Summary
Set in London, England, Black Mirror: “The National Anthem” (season 1, episode 1) opens with the series title cracking, as if the glass TV screen has broken. The protagonist, British prime minister Michael Callow (played by Rory Kinnear), is asleep next to his wife, Jane (Anna Wilson-Jones).
The phone rings, waking them both. He switches on a light and speaks to someone on the other end. When he hangs up, he says that the call was about Princess Susannah, Duchess of Beaumont (Lydia Wilson). Jane asks if she is alright; he says he doesn’t know.
Callow sits in his dressing gown on the ground floor of the prime minister’s residence, No. 10 Downing Street. Blue pre-dawn light comes in from the windows. Surrounded by three staff and the home secretary, Callow watches footage of Susannah crying. She is bound in a room. She says, “Please don’t kill me.” The kidnapper speaks through an electronic medium to disguise his voice. He tells her to read a statement. She sobs as she says that her life depends on the prime minister doing exactly as instructed. If not, by 4 p.m. that afternoon, she will be executed.

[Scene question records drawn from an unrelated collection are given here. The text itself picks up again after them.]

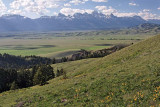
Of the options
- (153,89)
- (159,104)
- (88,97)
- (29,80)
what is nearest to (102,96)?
(88,97)

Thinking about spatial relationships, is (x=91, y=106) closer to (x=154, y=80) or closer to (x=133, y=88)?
(x=133, y=88)

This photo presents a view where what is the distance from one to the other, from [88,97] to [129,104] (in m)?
5.91

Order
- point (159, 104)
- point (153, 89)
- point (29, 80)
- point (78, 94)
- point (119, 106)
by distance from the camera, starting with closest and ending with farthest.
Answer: point (159, 104), point (119, 106), point (153, 89), point (78, 94), point (29, 80)

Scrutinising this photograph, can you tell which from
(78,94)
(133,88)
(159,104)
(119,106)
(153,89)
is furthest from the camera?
(78,94)

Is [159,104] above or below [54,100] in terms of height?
above

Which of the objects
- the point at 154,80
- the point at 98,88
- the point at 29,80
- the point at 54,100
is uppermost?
the point at 154,80

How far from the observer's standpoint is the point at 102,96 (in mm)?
20312

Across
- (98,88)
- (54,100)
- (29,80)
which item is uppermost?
(98,88)

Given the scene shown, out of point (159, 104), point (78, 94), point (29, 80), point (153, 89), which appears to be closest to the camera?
point (159, 104)

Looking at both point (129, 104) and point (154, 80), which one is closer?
point (129, 104)

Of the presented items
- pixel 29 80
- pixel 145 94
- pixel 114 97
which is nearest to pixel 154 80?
pixel 145 94

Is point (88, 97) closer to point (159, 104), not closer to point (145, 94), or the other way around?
point (145, 94)

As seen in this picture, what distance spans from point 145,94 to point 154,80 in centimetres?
383

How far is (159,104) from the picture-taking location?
14.4 m
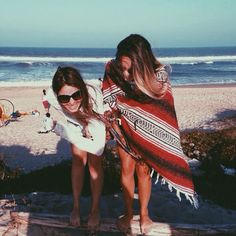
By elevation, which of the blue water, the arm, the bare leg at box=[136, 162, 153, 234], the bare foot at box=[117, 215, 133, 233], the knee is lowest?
the blue water

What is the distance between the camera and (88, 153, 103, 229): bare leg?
4.28 metres

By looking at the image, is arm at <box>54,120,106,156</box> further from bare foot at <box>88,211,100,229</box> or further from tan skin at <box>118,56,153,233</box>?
bare foot at <box>88,211,100,229</box>

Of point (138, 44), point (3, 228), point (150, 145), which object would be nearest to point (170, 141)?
point (150, 145)

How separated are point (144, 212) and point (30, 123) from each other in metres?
9.09

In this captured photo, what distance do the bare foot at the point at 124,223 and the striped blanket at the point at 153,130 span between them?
54cm

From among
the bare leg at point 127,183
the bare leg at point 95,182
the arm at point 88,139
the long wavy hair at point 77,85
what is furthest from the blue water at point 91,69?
the bare leg at point 127,183

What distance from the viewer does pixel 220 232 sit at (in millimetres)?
4352

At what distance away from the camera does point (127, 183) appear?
433 cm

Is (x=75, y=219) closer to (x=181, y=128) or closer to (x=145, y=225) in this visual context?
(x=145, y=225)

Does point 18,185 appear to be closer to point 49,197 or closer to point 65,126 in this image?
point 49,197

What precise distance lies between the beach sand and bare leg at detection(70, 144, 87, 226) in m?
0.97

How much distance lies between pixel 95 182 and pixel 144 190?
1.53ft

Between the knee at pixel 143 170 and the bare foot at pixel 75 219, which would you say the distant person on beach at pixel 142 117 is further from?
the bare foot at pixel 75 219

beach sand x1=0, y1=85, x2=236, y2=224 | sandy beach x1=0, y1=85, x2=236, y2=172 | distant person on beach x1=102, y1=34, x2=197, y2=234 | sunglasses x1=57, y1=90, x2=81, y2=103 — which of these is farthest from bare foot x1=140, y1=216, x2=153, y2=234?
sandy beach x1=0, y1=85, x2=236, y2=172
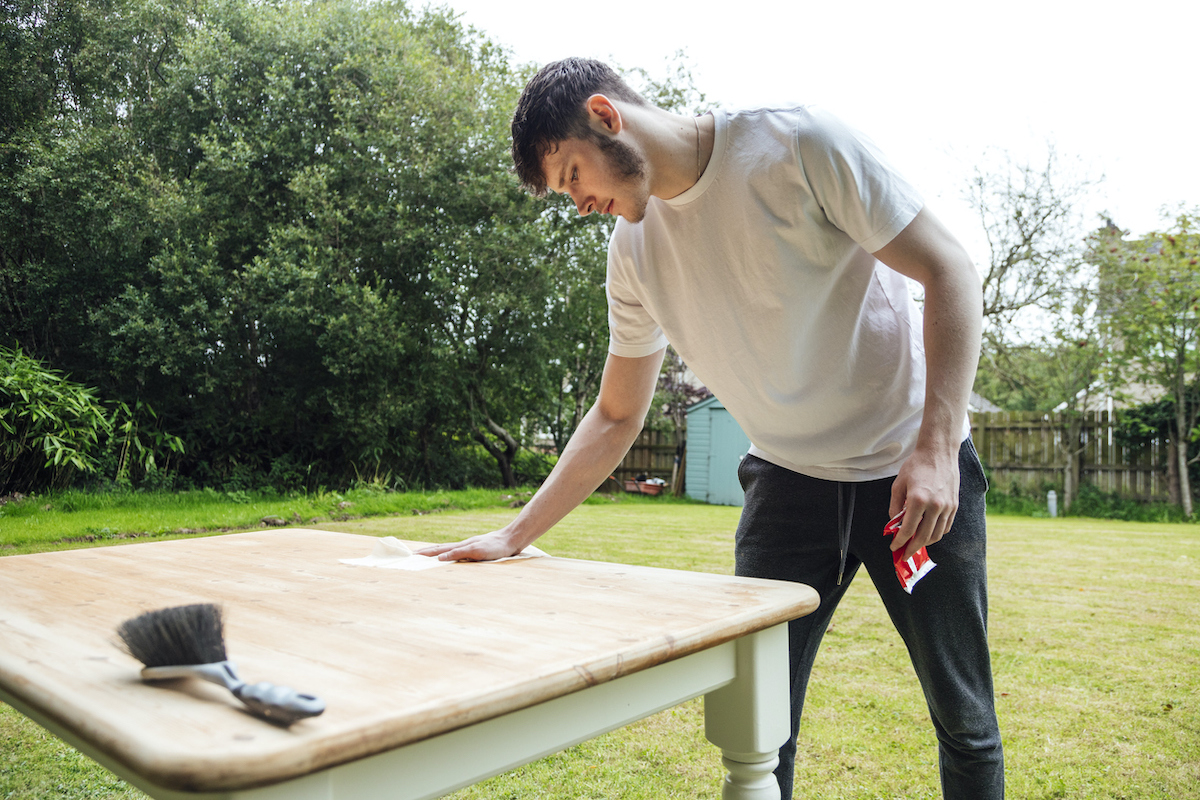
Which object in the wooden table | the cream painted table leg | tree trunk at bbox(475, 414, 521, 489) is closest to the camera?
the wooden table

An advisor pauses the video to explain that they are certain it is a genuine video of the princess. Her car was “intercepted” at midnight while she was returning from the wedding of a college friend. Her security detail, two PPOs (police protection orders), were found unconscious. Another aide explains that they were taken out with a heavy sedative shot into them at close range. The men are still unconscious.
Callow angrily demands to know what the kidnapper wants. His aides’ faces are grave. Home Secretary Alex Cairns (Lindsay Duncan) warns that what the princess says next “concerns you directly.” The video resumes. The princess says that the prime minister must appear live at 4 p.m. on all British networks to have “full un-simulated sexual intercourse with a pig.” Crying, she says, “I don’t understand.” An aide pauses the video to say the video ends with full technical specifications for the broadcast.
The prime minister grins and asks why they are doing it; he believes it must be a joke. An aide says it’s real. He confirms that she said “sex with a pig.” The aides confirm this to be the case. Callow is incredulous. In his posh accent, he says, “I’m not fucking a pig. Page one, that’s not happening.”
After a pause in which his aides are silent, Callow looks around the room for reactions. Hanging their heads, his aides say of course, and shake their heads, though they are not particularly convincing. The older male aide, Julian Hereford, says there is no channel of communication with the kidnapper.
Callow stands up and says they will focus on locating the princess. He tells the staff to keep the details only to the room. He says to put a bright red D-notice on it. They gravely inform him that the video is already on YouTube, uploaded from an encrypted IP address. It has already been downloaded, duplicated, and spread.
They say that as soon as they take the video down, another pops up. So far the media hasn’t published anything about it because of the D notice (DSMA-Notice) they’ve put on it, but the video is trending on Twitter. Callow asks what their play is. Julian says, “This is virgin territory, prime minister. There is no playbook.” A title card reads: End of Part One.
Analysis
Part One of “The National Anthem” introduces the inciting incident of the inaugural Black Mirror episode while establishing several major themes: coercion, humiliation, voyeurism, government incompetence, and the dark side of technological innovation.
After being woken at dawn, British Prime Minister Michael Callow, the episode’s protagonist, learns that an anonymous kidnapper wants him to have sexual intercourse with a pig on live television. In an instance of situational irony, the demand varies from routine kidnapping plots by seeming to give no benefit to the captor other than seeing the United Kingdom’s leader humiliated.
With this nightmarish premise, Brooker sets the tone not just for the standalone episode but for the Black Mirror series as a whole. Up to the point at which Princess Susannah reads out the demand, the mood of the episode is straightforwardly dramatic; with the preposterous request, the viewer’s and Callow’s expectations are thoroughly undermined, bringing in a pronounced element of black humor.
The major themes of government incompetence and the dark side of technological innovation emerge as Callow orders his staff to keep the story a secret with a D-notice, a government notice that advises media not to report on stories out of concern for national security or the safety of those involved. However, Callow’s government’s efforts have already been thwarted: because the kidnapper uploaded the ransom video to YouTube, members of the public have already downloaded their own copies and proliferated them online via Twitter. Despite having the British government and its intelligence agencies at his disposal, Callow is powerless to curb the spread of scandalous story. In this way, the kidnapper exposes the UK government’s inability to exercise power over the digital world in the way they have with traditional media outlets.
In a comic moment that foreshadows the episode’s grim climax, Callow’s claim that there is no way he is having sex with a pig is met with silence from his aides before they half-heartedly agree. Having already tried every trick they can think of, the prime minister’s staff are left without a strategy, and have already resigned themselves to the fact Callow may have to go through with it.